** Exercise directions **
Summarize the Novichok news report in two sentences.

--- Text shown Enclosed Below ---

A woman walks her dogs past police officers stationed outside barriers blocking the street where Dawn Sturgess lived before dying after being exposed to a Novichok nerve agent, in Salisbury, Britain, July 19, 2018. REUTERS
Members of the emergency services help each other to remove their protective suits at the site of the grave of Luidmila Skripal, wife of former Russian inteligence officer Sergei Skripal, at London Road Cemetery in Salisbury, Britain, March 10, 2018. REUTERS
Salisbury Cathedral, in the center of the city in which former Russian intelligence officer Sergei Skripal and a woman were found unconscious after they had been exposed to an unknown substance, is seen at dawn in Salisbury, March 7, 2018. REUTERS
LONDON – A public inquiry into the death of a woman who Britain says was unwittingly killed by the Novichok nerve agent following the attempted murder of former Russian double agent Sergei Skripal six years ago will begin on Monday.
Dawn Sturgess died from exposure to Novichok in July 2018 after her partner found a counterfeit perfume bottle that police believe had been used by Russian intelligence operatives to smuggle the poison into the country.
Skripal, who sold Russian secrets to Britain, and his daughter Yulia had been found slumped unconscious on a public bench in the southern English city of Salisbury four months earlier.

--- End of Enclosed Text shown ---
--- Record excerpts Enclosed Below ---

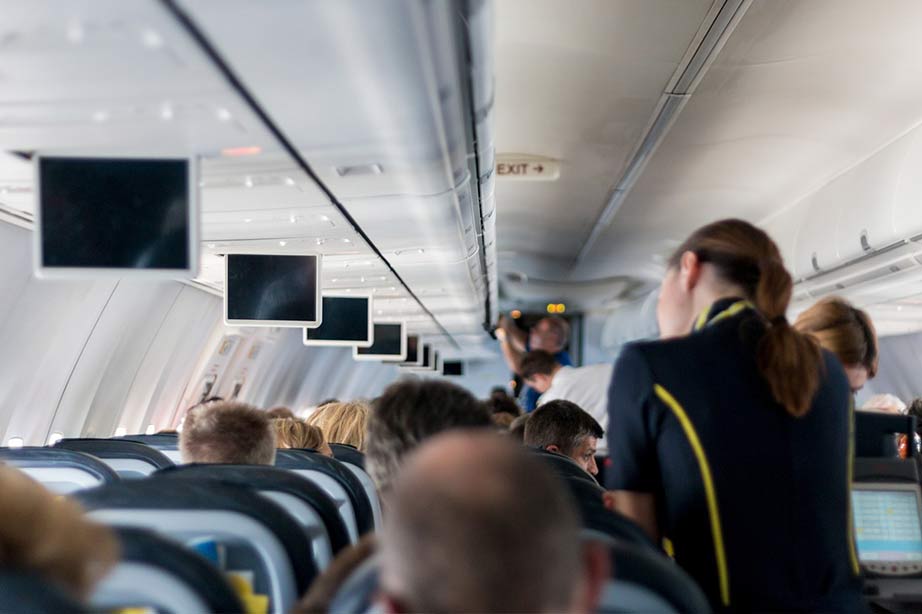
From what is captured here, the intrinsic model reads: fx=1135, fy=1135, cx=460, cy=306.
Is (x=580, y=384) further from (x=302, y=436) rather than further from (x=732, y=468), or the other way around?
(x=732, y=468)

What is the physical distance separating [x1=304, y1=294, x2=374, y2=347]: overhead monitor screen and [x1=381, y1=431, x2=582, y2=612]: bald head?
9640 millimetres

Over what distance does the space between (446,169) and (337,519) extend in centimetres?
245

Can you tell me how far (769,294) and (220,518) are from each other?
4.87 ft

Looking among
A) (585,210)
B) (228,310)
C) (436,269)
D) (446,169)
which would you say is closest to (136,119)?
(446,169)

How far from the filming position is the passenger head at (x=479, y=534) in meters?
1.39

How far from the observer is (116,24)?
9.80ft

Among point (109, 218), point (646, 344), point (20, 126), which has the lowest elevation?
point (646, 344)

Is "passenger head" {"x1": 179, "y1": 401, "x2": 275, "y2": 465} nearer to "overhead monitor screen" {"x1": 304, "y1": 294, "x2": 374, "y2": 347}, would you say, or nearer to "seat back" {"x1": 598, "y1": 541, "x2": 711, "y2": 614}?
"seat back" {"x1": 598, "y1": 541, "x2": 711, "y2": 614}

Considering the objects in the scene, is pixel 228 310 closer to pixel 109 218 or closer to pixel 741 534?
pixel 109 218

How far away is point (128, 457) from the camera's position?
5430 mm

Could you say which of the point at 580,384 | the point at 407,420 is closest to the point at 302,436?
the point at 407,420

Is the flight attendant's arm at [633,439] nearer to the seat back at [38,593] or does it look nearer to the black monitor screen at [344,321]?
the seat back at [38,593]

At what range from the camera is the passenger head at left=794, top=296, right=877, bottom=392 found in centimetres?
430

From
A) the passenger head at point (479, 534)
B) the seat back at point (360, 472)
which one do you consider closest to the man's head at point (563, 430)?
the seat back at point (360, 472)
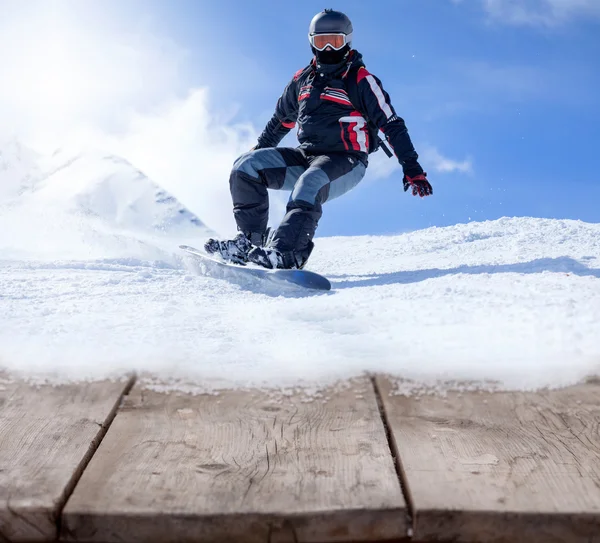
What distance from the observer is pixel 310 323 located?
7.36ft

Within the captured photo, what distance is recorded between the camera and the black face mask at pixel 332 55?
153 inches

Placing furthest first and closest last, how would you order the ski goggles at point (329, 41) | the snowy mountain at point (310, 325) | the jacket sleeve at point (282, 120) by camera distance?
the jacket sleeve at point (282, 120)
the ski goggles at point (329, 41)
the snowy mountain at point (310, 325)

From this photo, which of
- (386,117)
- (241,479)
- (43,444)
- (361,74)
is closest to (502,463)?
(241,479)

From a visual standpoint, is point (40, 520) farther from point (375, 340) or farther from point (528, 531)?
point (375, 340)

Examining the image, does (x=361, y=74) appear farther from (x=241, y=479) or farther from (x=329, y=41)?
(x=241, y=479)

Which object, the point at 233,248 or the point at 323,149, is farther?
the point at 323,149

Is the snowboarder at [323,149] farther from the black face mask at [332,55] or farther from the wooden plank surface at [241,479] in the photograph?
the wooden plank surface at [241,479]

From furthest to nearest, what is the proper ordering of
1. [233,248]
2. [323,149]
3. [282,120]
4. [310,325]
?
[282,120], [323,149], [233,248], [310,325]

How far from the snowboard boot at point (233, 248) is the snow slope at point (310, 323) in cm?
16

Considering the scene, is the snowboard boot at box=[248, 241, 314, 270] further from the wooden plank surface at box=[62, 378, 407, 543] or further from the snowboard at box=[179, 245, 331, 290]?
the wooden plank surface at box=[62, 378, 407, 543]

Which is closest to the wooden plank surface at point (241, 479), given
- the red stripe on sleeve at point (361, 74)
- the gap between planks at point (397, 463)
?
the gap between planks at point (397, 463)

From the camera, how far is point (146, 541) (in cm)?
105

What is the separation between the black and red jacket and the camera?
3887 mm

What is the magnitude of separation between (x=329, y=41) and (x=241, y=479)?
3271mm
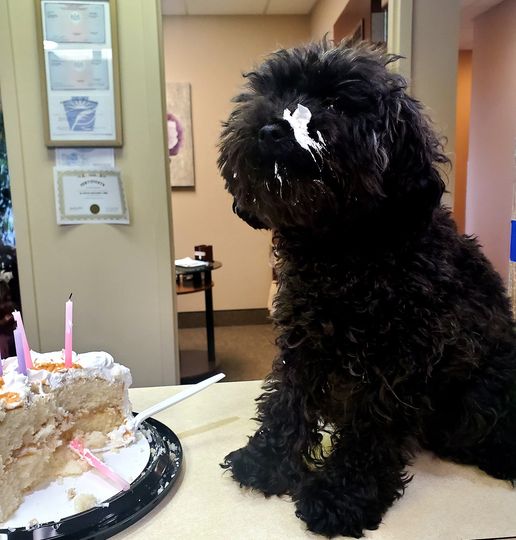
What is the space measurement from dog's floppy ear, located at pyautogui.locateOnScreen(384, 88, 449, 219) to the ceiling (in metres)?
3.17

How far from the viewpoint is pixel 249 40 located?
11.9 ft

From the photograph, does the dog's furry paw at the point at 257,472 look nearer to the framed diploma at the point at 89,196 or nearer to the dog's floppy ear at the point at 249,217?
the dog's floppy ear at the point at 249,217

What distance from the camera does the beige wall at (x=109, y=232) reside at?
148cm

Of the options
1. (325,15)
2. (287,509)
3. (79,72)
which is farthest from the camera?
(325,15)

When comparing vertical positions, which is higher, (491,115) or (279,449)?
(491,115)

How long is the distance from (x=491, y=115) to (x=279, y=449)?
10.7 ft

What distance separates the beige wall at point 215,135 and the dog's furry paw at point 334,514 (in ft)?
9.78

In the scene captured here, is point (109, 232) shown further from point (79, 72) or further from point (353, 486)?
point (353, 486)

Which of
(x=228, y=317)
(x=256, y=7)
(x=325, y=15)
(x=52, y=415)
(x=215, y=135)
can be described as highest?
(x=256, y=7)

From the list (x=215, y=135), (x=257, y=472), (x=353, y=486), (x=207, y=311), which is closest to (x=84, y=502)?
(x=257, y=472)

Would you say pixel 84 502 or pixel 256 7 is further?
pixel 256 7

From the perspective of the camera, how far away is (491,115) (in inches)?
131

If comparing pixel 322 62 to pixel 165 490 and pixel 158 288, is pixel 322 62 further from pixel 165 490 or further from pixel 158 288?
pixel 158 288

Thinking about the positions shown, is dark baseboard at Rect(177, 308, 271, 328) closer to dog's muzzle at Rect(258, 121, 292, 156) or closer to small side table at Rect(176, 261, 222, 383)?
small side table at Rect(176, 261, 222, 383)
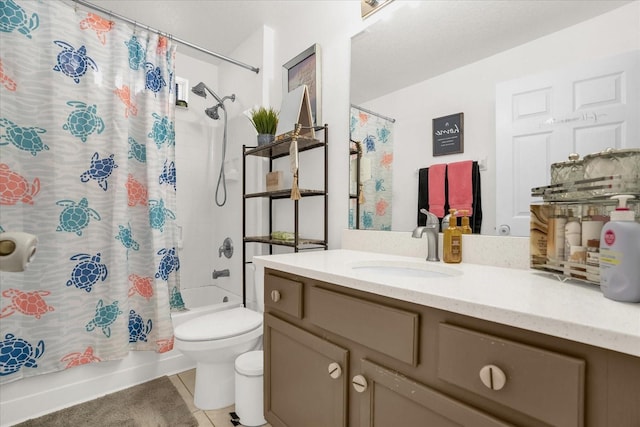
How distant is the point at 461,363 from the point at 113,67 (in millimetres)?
2260

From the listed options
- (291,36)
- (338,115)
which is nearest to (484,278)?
(338,115)

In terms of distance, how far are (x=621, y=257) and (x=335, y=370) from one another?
0.75m

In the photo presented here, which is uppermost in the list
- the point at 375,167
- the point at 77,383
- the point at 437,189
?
the point at 375,167

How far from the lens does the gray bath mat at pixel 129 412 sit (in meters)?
1.45

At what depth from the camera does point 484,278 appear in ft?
2.81

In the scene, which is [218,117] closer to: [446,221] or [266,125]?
[266,125]

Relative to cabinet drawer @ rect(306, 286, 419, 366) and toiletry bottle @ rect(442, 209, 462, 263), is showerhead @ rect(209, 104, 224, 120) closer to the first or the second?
cabinet drawer @ rect(306, 286, 419, 366)

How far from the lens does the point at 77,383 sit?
5.33ft

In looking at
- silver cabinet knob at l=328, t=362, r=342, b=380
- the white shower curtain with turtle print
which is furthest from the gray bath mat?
silver cabinet knob at l=328, t=362, r=342, b=380

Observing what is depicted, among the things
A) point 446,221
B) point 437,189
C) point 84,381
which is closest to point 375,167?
point 437,189

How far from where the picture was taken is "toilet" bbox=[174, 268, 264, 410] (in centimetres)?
144

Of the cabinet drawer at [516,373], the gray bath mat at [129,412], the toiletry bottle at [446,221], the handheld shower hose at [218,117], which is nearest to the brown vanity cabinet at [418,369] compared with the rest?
the cabinet drawer at [516,373]

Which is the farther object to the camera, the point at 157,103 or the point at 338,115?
the point at 157,103

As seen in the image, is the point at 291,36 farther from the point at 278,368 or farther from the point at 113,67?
the point at 278,368
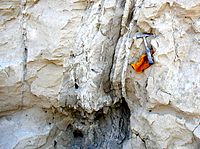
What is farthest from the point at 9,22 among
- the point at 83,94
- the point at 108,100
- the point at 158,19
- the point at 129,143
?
the point at 129,143

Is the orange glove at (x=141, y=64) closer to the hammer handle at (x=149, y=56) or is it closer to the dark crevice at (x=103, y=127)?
the hammer handle at (x=149, y=56)

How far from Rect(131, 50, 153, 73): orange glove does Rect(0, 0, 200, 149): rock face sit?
37 mm

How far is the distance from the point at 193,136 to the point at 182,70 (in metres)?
0.35

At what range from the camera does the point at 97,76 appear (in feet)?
6.60

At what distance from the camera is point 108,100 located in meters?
2.05

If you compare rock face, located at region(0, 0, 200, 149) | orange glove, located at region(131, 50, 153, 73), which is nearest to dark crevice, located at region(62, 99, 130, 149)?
rock face, located at region(0, 0, 200, 149)

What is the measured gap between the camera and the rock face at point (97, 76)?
173 centimetres

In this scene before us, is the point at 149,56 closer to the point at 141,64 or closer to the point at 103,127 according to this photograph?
the point at 141,64

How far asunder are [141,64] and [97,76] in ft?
1.01

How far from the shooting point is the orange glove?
1835 millimetres

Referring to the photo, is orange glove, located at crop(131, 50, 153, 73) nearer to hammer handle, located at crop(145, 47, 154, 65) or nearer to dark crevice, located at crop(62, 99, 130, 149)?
hammer handle, located at crop(145, 47, 154, 65)

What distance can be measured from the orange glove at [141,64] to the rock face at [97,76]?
0.04 metres

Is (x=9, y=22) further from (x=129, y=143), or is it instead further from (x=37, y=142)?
(x=129, y=143)

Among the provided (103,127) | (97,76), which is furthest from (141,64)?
(103,127)
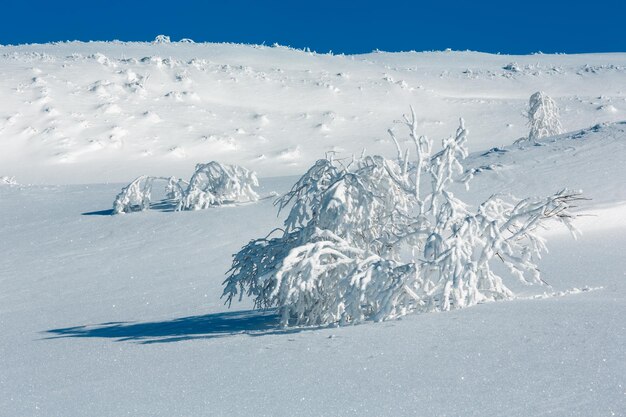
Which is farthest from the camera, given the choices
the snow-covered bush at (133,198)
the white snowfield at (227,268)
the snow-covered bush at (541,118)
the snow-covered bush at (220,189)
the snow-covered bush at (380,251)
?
the snow-covered bush at (541,118)

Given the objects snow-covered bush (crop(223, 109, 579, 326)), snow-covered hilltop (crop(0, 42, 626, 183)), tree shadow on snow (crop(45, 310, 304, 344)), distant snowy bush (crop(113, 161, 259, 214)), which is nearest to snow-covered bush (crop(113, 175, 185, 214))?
distant snowy bush (crop(113, 161, 259, 214))

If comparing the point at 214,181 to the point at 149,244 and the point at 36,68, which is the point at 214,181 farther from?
the point at 36,68

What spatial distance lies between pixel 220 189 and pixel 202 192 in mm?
513

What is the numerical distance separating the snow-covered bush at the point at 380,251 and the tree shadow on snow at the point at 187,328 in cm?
25

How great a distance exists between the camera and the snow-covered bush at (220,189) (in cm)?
1497

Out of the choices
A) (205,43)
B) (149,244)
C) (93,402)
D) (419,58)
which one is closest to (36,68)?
(205,43)

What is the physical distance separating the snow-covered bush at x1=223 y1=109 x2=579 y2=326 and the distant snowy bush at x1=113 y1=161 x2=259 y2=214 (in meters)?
7.25

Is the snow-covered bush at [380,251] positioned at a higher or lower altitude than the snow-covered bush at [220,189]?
lower

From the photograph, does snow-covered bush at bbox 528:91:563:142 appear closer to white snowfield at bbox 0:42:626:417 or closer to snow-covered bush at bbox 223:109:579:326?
white snowfield at bbox 0:42:626:417

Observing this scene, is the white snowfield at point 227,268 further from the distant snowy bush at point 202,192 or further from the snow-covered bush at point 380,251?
the distant snowy bush at point 202,192

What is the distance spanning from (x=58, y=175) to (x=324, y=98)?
12694 millimetres

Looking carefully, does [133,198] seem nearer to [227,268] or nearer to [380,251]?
[227,268]

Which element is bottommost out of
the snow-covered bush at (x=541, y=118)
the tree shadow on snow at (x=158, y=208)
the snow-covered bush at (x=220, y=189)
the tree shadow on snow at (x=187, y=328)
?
the tree shadow on snow at (x=187, y=328)

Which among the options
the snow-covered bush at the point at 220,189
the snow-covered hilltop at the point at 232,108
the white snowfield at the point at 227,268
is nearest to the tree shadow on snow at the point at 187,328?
the white snowfield at the point at 227,268
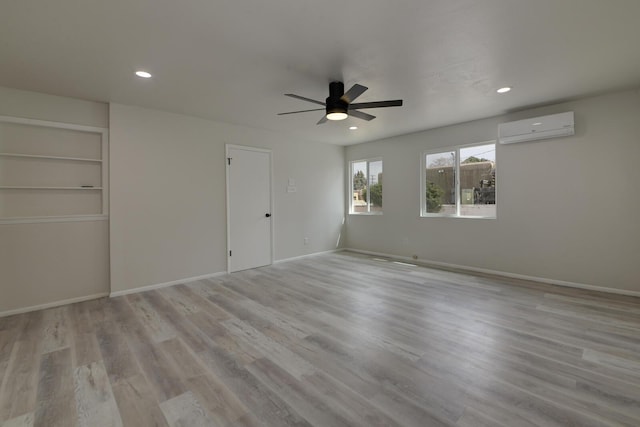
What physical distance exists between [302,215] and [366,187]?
1751 millimetres

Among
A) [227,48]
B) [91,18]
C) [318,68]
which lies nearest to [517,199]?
[318,68]

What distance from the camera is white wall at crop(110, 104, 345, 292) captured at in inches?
152

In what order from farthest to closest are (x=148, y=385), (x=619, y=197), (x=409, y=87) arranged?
(x=619, y=197) < (x=409, y=87) < (x=148, y=385)

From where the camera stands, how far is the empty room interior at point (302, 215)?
1929 mm

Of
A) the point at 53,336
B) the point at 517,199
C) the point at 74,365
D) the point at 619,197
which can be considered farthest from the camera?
the point at 517,199

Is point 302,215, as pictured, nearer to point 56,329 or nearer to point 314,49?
point 314,49

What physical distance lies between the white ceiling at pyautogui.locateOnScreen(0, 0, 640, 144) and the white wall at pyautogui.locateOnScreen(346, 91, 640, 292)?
562 millimetres

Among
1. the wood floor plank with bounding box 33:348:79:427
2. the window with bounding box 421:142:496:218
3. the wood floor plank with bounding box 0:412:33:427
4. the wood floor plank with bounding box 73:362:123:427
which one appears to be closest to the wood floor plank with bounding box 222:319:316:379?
the wood floor plank with bounding box 73:362:123:427

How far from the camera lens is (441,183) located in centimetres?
539

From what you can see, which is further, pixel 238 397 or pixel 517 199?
pixel 517 199

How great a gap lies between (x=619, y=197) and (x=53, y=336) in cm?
668

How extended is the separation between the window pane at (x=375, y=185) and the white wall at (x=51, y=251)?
4971mm

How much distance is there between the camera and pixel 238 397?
1833mm

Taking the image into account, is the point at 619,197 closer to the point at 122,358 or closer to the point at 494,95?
the point at 494,95
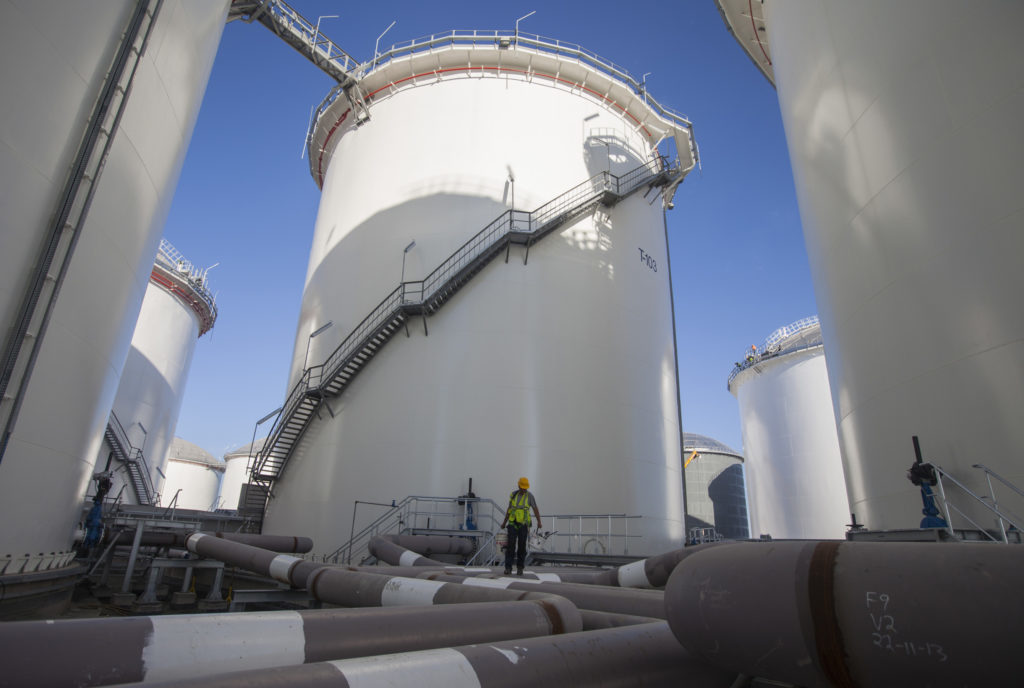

--- End of Enclosed Record excerpts ---

** Written answer **
A public inquiry will begin on Monday into the death of Dawn Sturgess, who Britain says was unwittingly killed by the Novichok nerve agent after the attempted murder of former Russian double agent Sergei Skripal six years ago. Sturgess died from Novichok exposure in July 2018 after her partner found a counterfeit perfume bottle that police believe Russian intelligence operatives used to smuggle the poison into the country, four months after Skripal and his daughter Yulia were found unconscious on a public bench in Salisbury.